TRY IT: With pictures left out, output exactly the lines of the listing below from the line that has "限定 希少 SRIXON" to the line that has "Uurimistöö kaitsekõne- Õpilaste", both lines kept.
Start of MATERIAL SUPPLIED
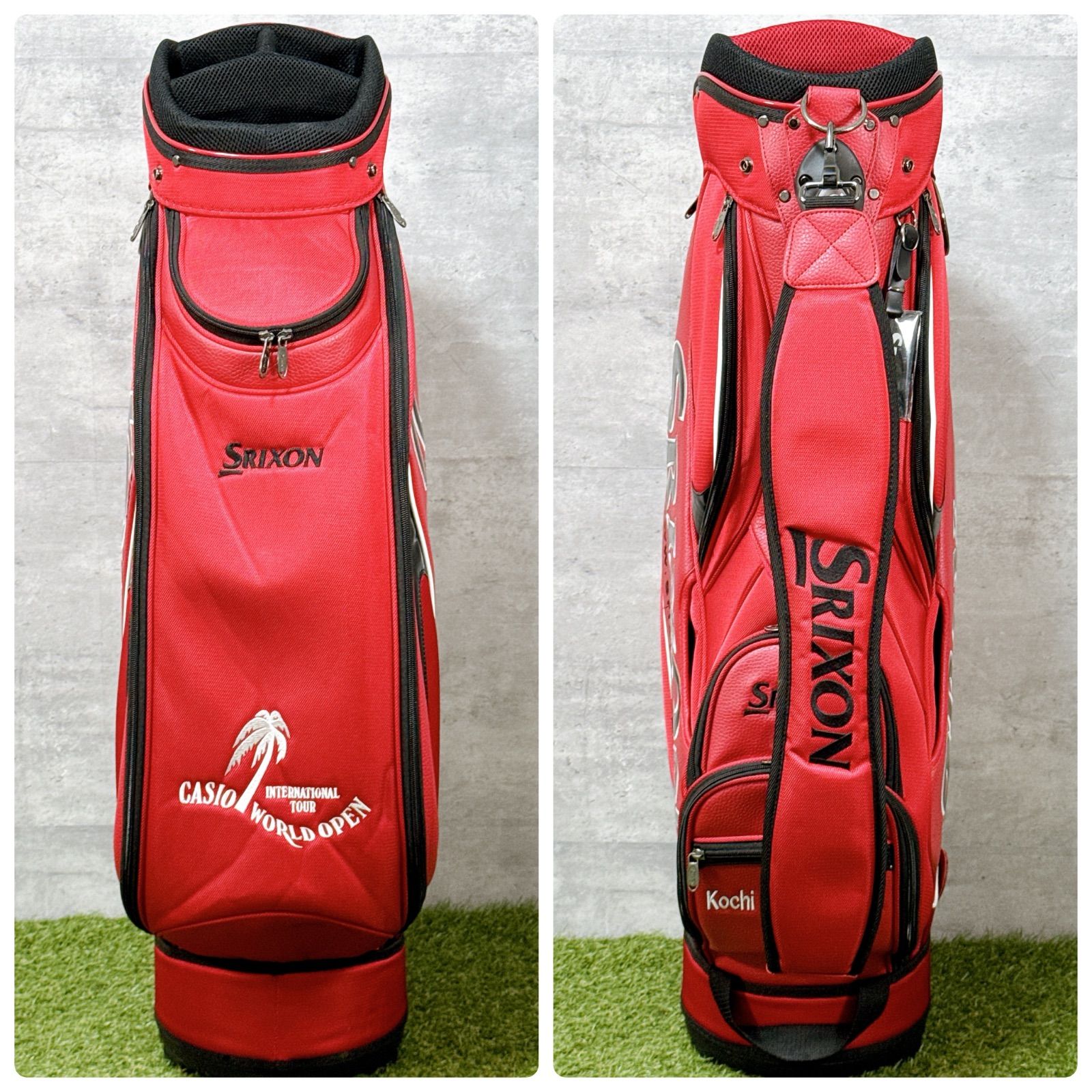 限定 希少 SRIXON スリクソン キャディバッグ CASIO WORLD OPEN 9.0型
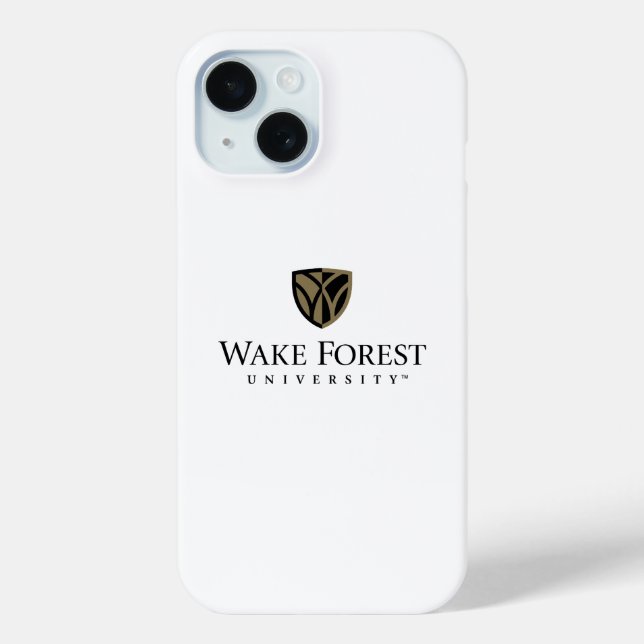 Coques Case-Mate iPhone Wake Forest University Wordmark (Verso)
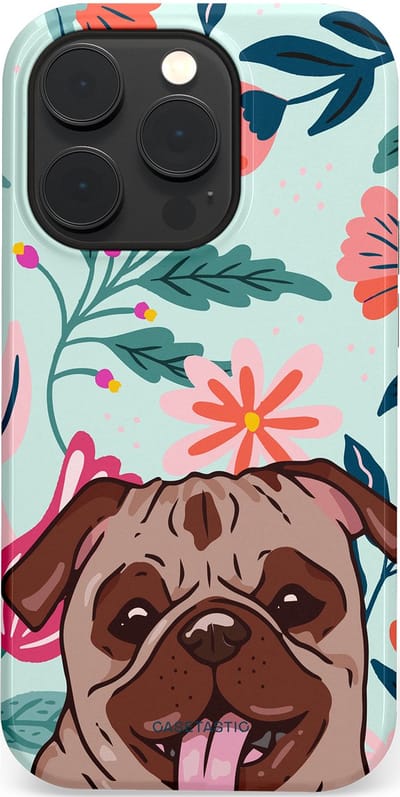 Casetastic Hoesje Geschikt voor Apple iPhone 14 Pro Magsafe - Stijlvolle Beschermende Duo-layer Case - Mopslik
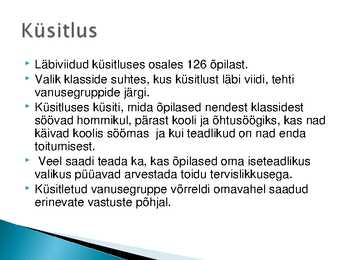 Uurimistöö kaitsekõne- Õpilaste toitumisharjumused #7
End of MATERIAL SUPPLIED
Start of MATERIAL SUPPLIED
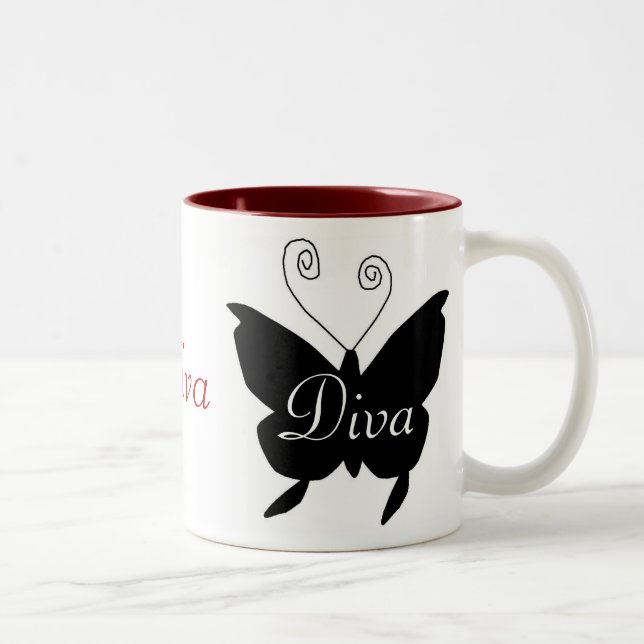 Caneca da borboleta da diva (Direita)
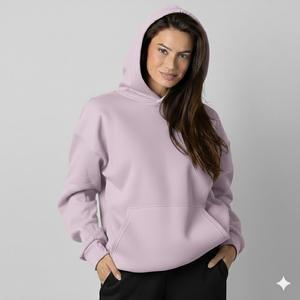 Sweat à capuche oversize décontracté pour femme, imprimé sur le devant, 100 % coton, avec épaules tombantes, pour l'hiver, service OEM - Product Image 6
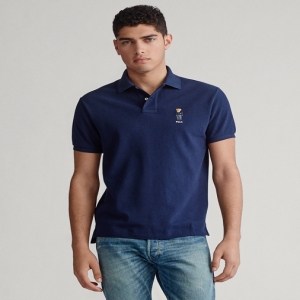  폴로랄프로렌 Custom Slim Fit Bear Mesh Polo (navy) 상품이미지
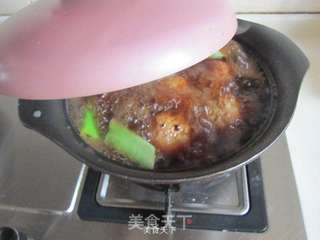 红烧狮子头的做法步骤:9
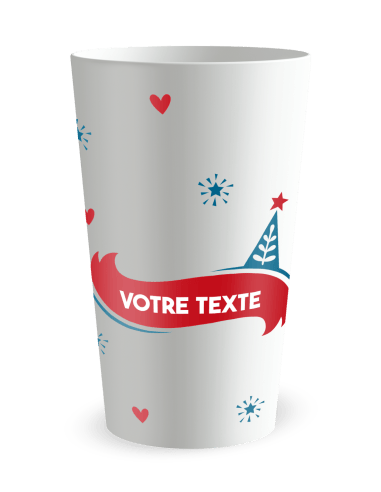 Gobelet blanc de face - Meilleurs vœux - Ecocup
End of MATERIAL SUPPLIED
WRITTEN REPLY:
 限定 希少 SRIXON スリクソン キャディバッグ CASIO WORLD OPEN 9.0型
 Coques Case-Mate iPhone Wake Forest University Wordmark (Verso)
 Casetastic Hoesje Geschikt voor Apple iPhone 14 Pro Magsafe - Stijlvolle Beschermende Duo-layer Case - Mopslik
 Uurimistöö kaitsekõne- Õpilaste toitumisharjumused #7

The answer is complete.